After taking a nutrition class online this spring from my local community college, I realized just how important vegetables were for my health. Hence my current predicament of having to fit thirty-one tomato plants within a five-by-five foot square. But as I smack my lips at the thought of salsa, tomatoes on pizza, tomatoes with cheese, and numerous other veggie delicacies, I think about how many of those tomatoes we will actually use. Half of my family doesn't even like tomatoes. Maybe I shouldn't have planted so many.
But what else would I do with them? I don't want to throw them out, because I cannot bear the thought of wasting food. Already we waste forty percent of the food supply in the U.S. (FDA, n.d., para. 1), and with my Pennsylvania Dutch upbringing, food waste is almost as much of a crime as murder.

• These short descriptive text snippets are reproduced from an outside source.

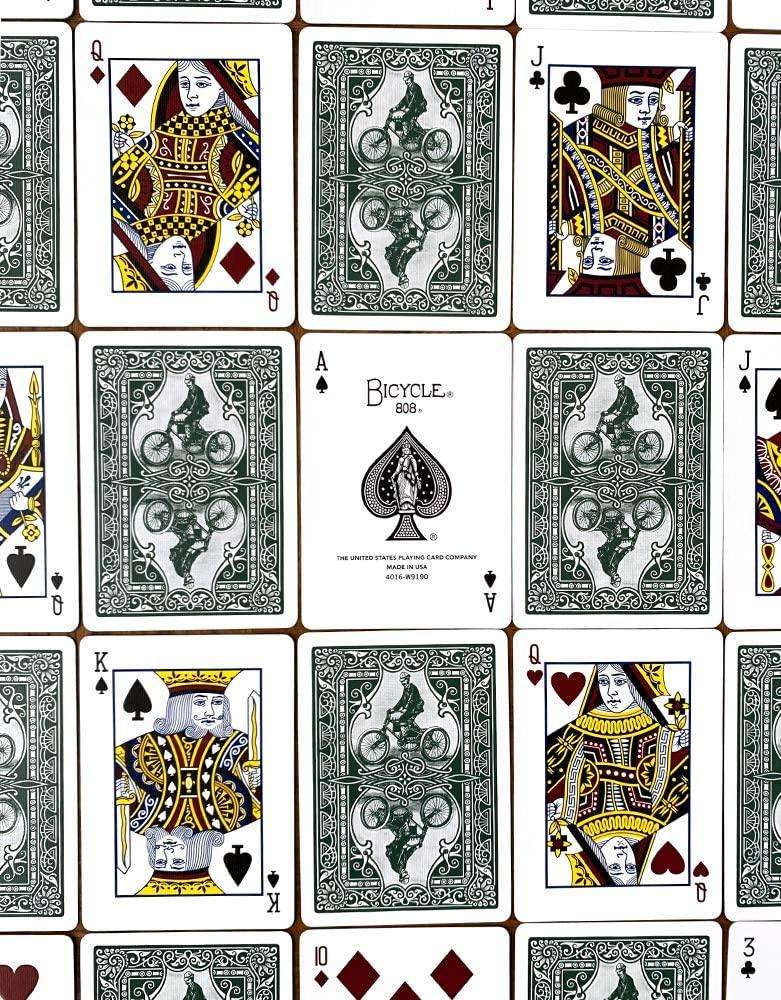 Autocycle No. 1 Green Bicycle Playing Cards - Image 4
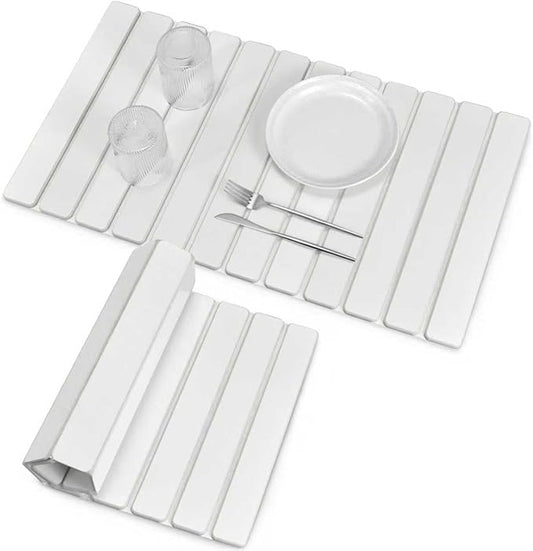 Large Stone Dish Drying Mats for Kitchen Counter, 28"(L)×16"(W), Fast Drying Collapsible Dish Drying Mat, Eco-Friendly Absorbent Diatomaceous Earth Mats for Dishes Bottles Cups, Match Any Countertop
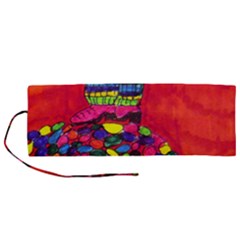 Colorful Leg Warmers Roll Up Canvas Pencil Holder (m) by snowwhitegirl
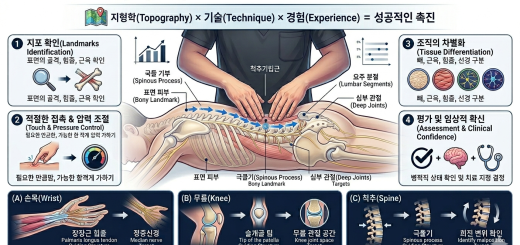 촉진에서 기준부위와 압력 조절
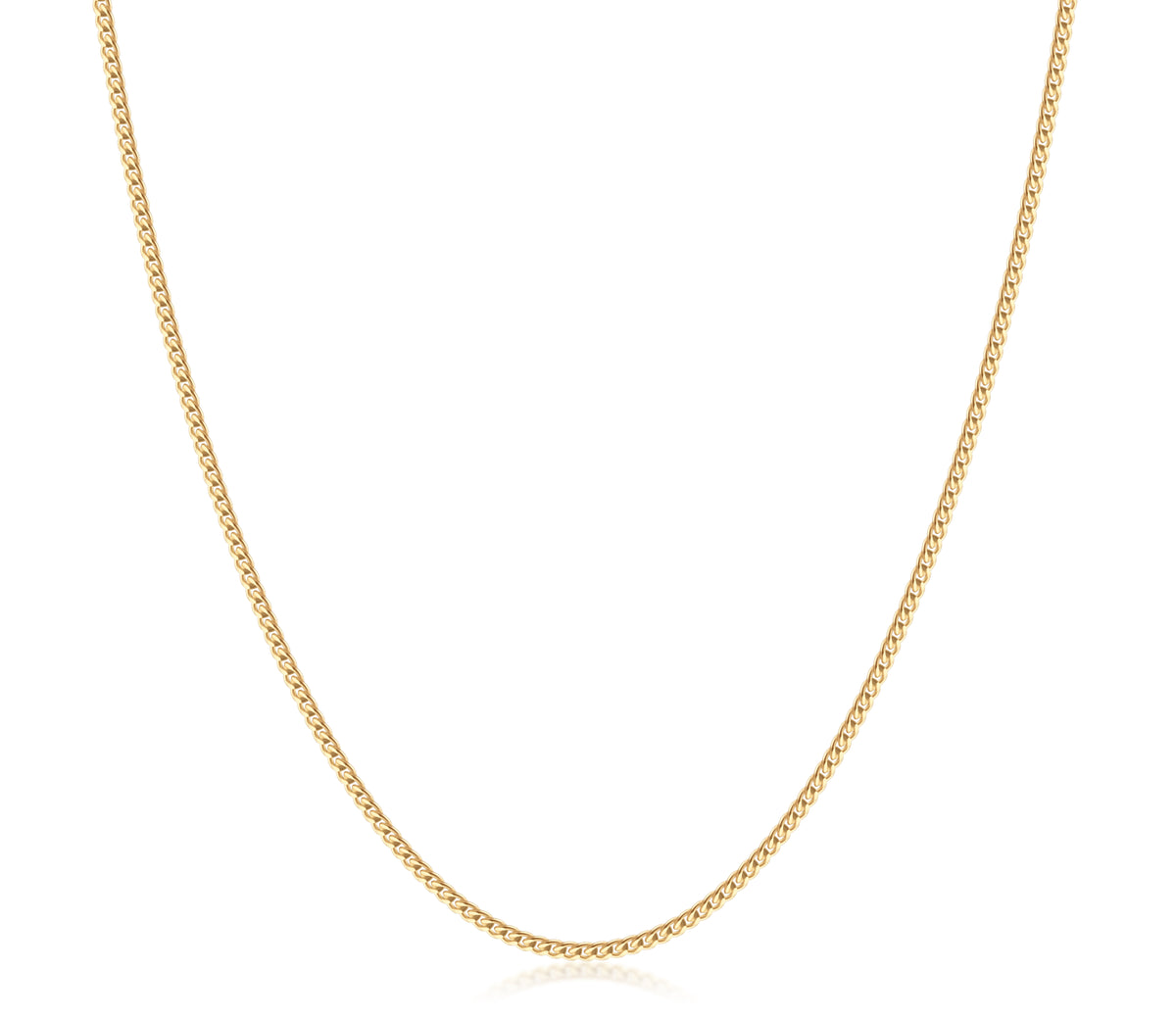 Yellow Gold Curb Link Chain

I think about what else I could do as I crush eggshells around the plants to ward off snails. I could give it away—or sell it. I could get a decent price for organic tomatoes. But then, they won't look as nice as store-bought ones, and with the coronavirus right now, nobody is likely to buy any from a teenage girl who raised them in her backyard. Maybe I should give away some of them. In fact, that is what I should do. It would be like giving the first-fruits to God. Except I can't exactly just drop a tomato in the offering basket at church (whenever church opens up again). Well, I could donate them to a food pantry. I think of the forty million people in the United States that struggle with food insecurity (DoSomething, 2019, para. 3), most of which don't get proper nutrients from fruits and vegetables. I just learned about them in nutrition class, and even though I don't usually think about that sort of thing, my heart now goes out to them. Even if they might have made poor economic decisions that landed them in a spot where they aren't getting enough food, if I have plenty and they have none, I should give them some of my produce.
Yes, I decide, turning on the sprinkler for my thirsty tomato plants to take in the water. Whatever I have left, whatever I don't need, instead of throwing it out or using it as compost, this year I'll see if I can donate it. After all, there's no point in wasting food, and if God wills it I'll have more than enough.
DoSomething. (2019). 11 Facts About Hunger in the U.S. DoSomething.org.
FDA. (n.d.). Food Loss and Waste. FDA.gov.